Что я мог ответить ему? Только одно: не знаю. Но ведь он и сам понимал, что я не знаю.
Потом он сказал, что завтра уезжает. В Египет. А вечером я должен к нему зайти, обязательно должен: он покажет мне свою комнату, свои книги, и, если мне захочется, я могу пользоваться этой комнатой и этими книгами — ключ будет храниться у меня. Целый год у меня, в Одессе.
— И еще, — добавил он, — думай думай. Лучше по вечерам, когда заходит солнце и там, в Египте, тоже будет заход — мы на одном меридиане.
БУЛЬВАР ЦЕЛАКАНТУС
Юрию Борисовичу Лунину
Самое главное — захотеть. Но не все умеют хотеть, потому что по-настоящему захотеть — это сделать даже самое трудное дело уже больше чем наполовину. А разве многие умеют дело, особенно трудное, сделать больше чем наполовину?
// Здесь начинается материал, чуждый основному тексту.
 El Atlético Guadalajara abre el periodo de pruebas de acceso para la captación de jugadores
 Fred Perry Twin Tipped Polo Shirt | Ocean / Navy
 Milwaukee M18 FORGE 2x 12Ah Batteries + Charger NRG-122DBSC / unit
Мальчик, о котором я расскажу, умел очень сильно хотеть, и потому этот мальчик никогда не останавливался на полпути. У него были очень зоркие глаза, такие зоркие, что как бы далеко доктор-окулист ни уводил его от таблицы, он все равно безошибочно определял, где разорвано колечко величиной с воробьиный глаз. Доктор очень удивлялся, но представьте себе, как удивился бы доктор, узнай он, что этот мальчик просматривает запросто самую длинную дорогу, и в конце ее, где другие не видят ничего, кроме тумана, он видит золотящийся на солнце замок.
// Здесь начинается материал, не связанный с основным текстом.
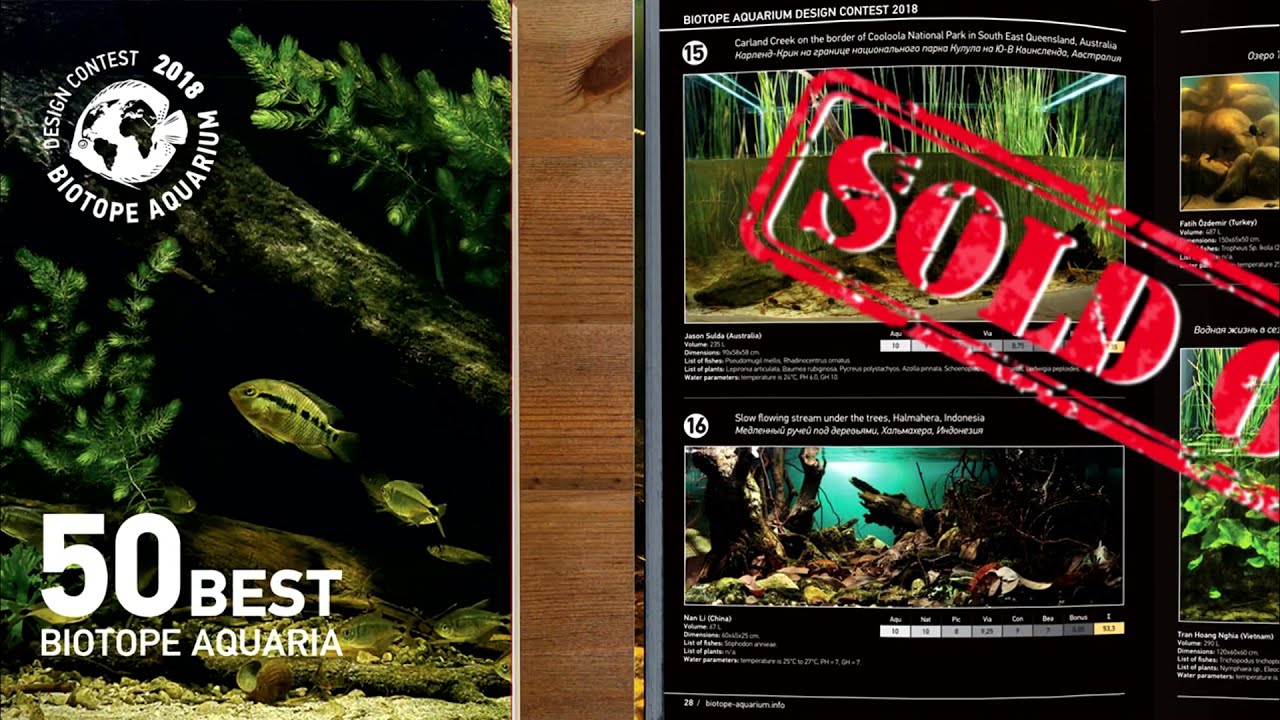 50 Best Biotope Aquaria 2018 / BADC Magazine review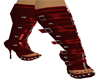 DIVA RED BOOTS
Но однажды вдруг выяснилось, что даже этот удивительно зоркий мальчик видит не всю дорогу. И вот какая любопытная история случилась с этим мальчиком. Он стоял у ворот своего дома, больших железных ворот, которые запираются большим железным ключом. Была уже ночь; дворник чертыхался в своем чулане, разыскивая огромный железный ключ, а мальчик по-прежнему стоял у ворот. Ворота были старые, такие же, как дом, которому в прошлом году исполнилось сто лет. Сто лет — это очень много. Попробуйте прожить сто лет, и вы обязательно узнаете, как это много. Мальчик смотрел на ворота, которые знали уже, как это много — сто лет, и все-таки оставались молодыми. Другие были с обломанными петлями, прогнувшимися прутьями и отчаянно скрежетали, когда створки их по камням волокли навстречу друг другу, чтобы замкнуть. А эти не скрежетали, на скрипели проржавевшими петлями и никогда не жаловались на свои годы.